6La décision de privilégier la répartition par masses de cultures et de tenter une péréquation sur cette base assortie des déclarations des intéressés s’imposa pour deux raisons : d’une part parce qu’elle était moins difficile à mettre en œuvre et moins coûteuse, d’autre part car elle était sans doute moins irritante pour les propriétaires, déjà d’emblée braqués contre l’intrusion des arpenteurs, soupçonnés à juste titre d’avoir des arrière-pensées fiscales. Telle qu’elle fut conçue, elle marqua donc une avancée dans l’élaboration d’un cadastre parcellaire, bien qu’elle achoppât sur les réticences, atermoiements et oppositions des contribuables.
7Le questionnement auquel procède Thomas Le Roux sur le droit minier revient sur la loi de 1810, qui définit durablement les règles établies en plusieurs temps par la Révolution en ce qui concerne précisément le régime juridique et l’exploitation des mines. Au nom de l’efficacité, cette loi tranchait en faveur de concessions consenties par l’État à des sociétés jugées les mieux à même de mettre en valeur les mines. Elle accordait la propriété perpétuelle du tréfonds à ces cessionnaires, y compris le droit de le transmettre, avec la bénédiction de l’État et sous son contrôle9. Quatre observations peuvent être faites.
8Premièrement, cette loi reprenait – et systématisait, d’une certaine manière – les dispositions établies dans le cadre de la loi de 1744, qui se situait elle-même clairement dans le prolongement de maintes décisions prises antérieurement par la monarchie. L’Ancien Régime s’était, en effet, déjà emparé de cette question, passant outre les droits des propriétaires fonciers sur leurs biens, et pour la même raison : une mise en exploitation plus efficace, avec des moyens techniques et financiers suffisants, qui ne se bornerait pas à une exploitation superficielle et extensive, telle qu’elle était pratiquée ordinairement par les propriétaires du fonds.
9Deuxièmement, cette loi promulguée sous l’Empire permettait de rompre en partie avec les dispositions prises par la Constituante10. Au terme de vingt années d’atermoiements et de quatre années de débats, le texte arbitrait, à tout prendre, à rebours de la loi de 1791 qui entendait ménager le droit de propriété des détenteurs du fonds et concilier ce droit avec la souveraineté de la nation. En accordant la libre disposition des mines à l’État, devenu propriétaire de fait, elle s’inscrivait largement en contradiction avec le droit de propriété absolu proclamé par la Déclaration des droits que les propriétaires du fonds étaient censés détenir sur la chose.

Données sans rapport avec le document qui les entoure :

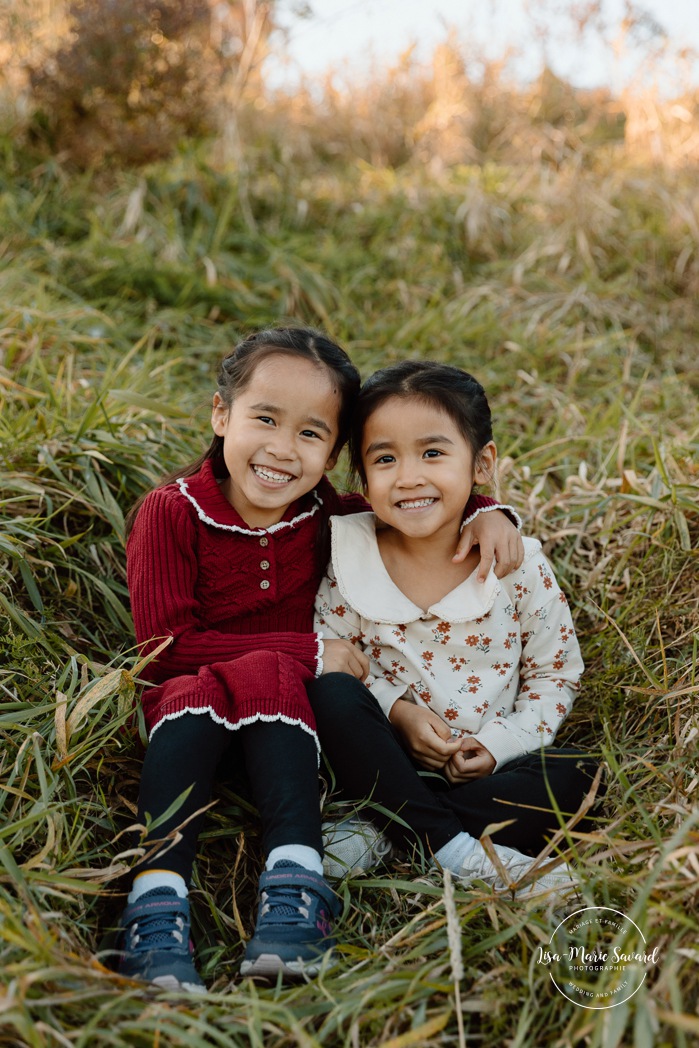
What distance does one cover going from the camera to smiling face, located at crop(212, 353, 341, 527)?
2266mm

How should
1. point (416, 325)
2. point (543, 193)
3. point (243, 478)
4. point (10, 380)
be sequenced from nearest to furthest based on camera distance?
point (243, 478) → point (10, 380) → point (416, 325) → point (543, 193)

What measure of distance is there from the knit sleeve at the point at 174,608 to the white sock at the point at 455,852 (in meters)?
0.50

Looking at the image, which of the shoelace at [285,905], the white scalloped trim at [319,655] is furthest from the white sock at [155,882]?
the white scalloped trim at [319,655]

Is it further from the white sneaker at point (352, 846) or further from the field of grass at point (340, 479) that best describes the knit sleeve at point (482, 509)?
the white sneaker at point (352, 846)

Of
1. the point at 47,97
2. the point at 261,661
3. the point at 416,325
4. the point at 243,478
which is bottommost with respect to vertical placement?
the point at 261,661

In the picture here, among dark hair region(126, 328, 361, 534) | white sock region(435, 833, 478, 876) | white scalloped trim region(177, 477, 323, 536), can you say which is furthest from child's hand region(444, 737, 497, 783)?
dark hair region(126, 328, 361, 534)

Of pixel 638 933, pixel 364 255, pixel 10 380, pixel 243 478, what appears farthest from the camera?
pixel 364 255

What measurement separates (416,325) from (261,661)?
2.51 meters

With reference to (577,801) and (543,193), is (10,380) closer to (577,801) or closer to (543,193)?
(577,801)

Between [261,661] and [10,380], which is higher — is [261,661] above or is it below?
below

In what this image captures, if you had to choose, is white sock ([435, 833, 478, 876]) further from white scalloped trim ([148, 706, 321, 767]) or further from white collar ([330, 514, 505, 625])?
white collar ([330, 514, 505, 625])

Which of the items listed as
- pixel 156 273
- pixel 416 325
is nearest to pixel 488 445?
pixel 416 325

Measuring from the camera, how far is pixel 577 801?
2.18m

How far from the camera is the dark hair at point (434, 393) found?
2299mm
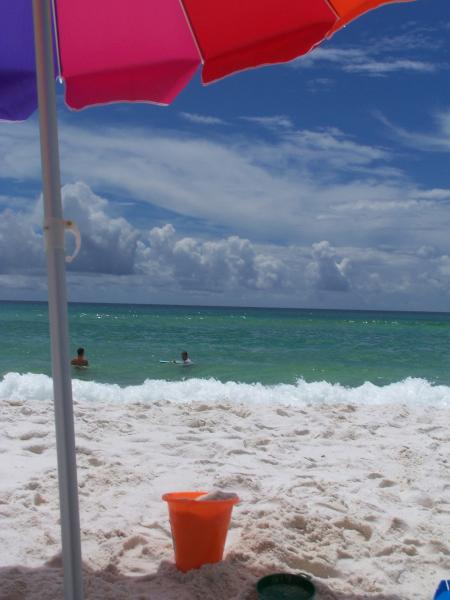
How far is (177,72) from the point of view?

10La troisième remarque part du constat que non seulement l’État procédait au dédoublement de la propriété du sol et du sous-sol, mais s’arrogeait également le droit de concéder la mine pour une durée illimitée à des sociétés concessionnaires, qui en devenaient ainsi des quasi-propriétaires, au lieu de détenir, comme sous l’Ancien Régime, ce qui s’apparentait à un simple bail à long terme. À partir du moment où l’État octroyait un droit perpétuel et transmissible sur les mines tout en percevant une redevance et où il gardait un droit de regard sur leur gestion à travers le Conseil général des mines, on peut admettre que tout se passait comme s’il conservait la propriété éminente du sous-sol.
11La quatrième remarque découle de ce constat. En distinguant trois formes de propriété sur le même bien (le sol, le sous-sol et la mine elle-même), on pourrait dire que la loi de 1810 représentait une entorse aux principes de 1789, résolument réfractaires à l’égard de toute superposition de droits. En fait, le régime ainsi instauré était le fruit d’un compromis laborieux destiné à permettre à l’État d’exercer ses droits régaliens et de promouvoir une meilleure exploitation. La concession était ainsi une forme d’emphytéose, ce qui ne contrevenait en rien aux principes érigés par les révolutionnaires. Ceux-ci n’avaient jamais remis en cause ce type de contrat, si l’on met entre parenthèses le fait que les Constituants avaient banni l’idée même de perpétuité. On comprend que la nouvelle loi se situait cependant dans la continuité de celle qui avait été votée un mois plus tôt sur le principe de l’expropriation, pour des raisons qui tenaient à l’utilité publique, et qui ménageait la possibilité de déchoir les sociétés des droits qui leur avaient été accordés.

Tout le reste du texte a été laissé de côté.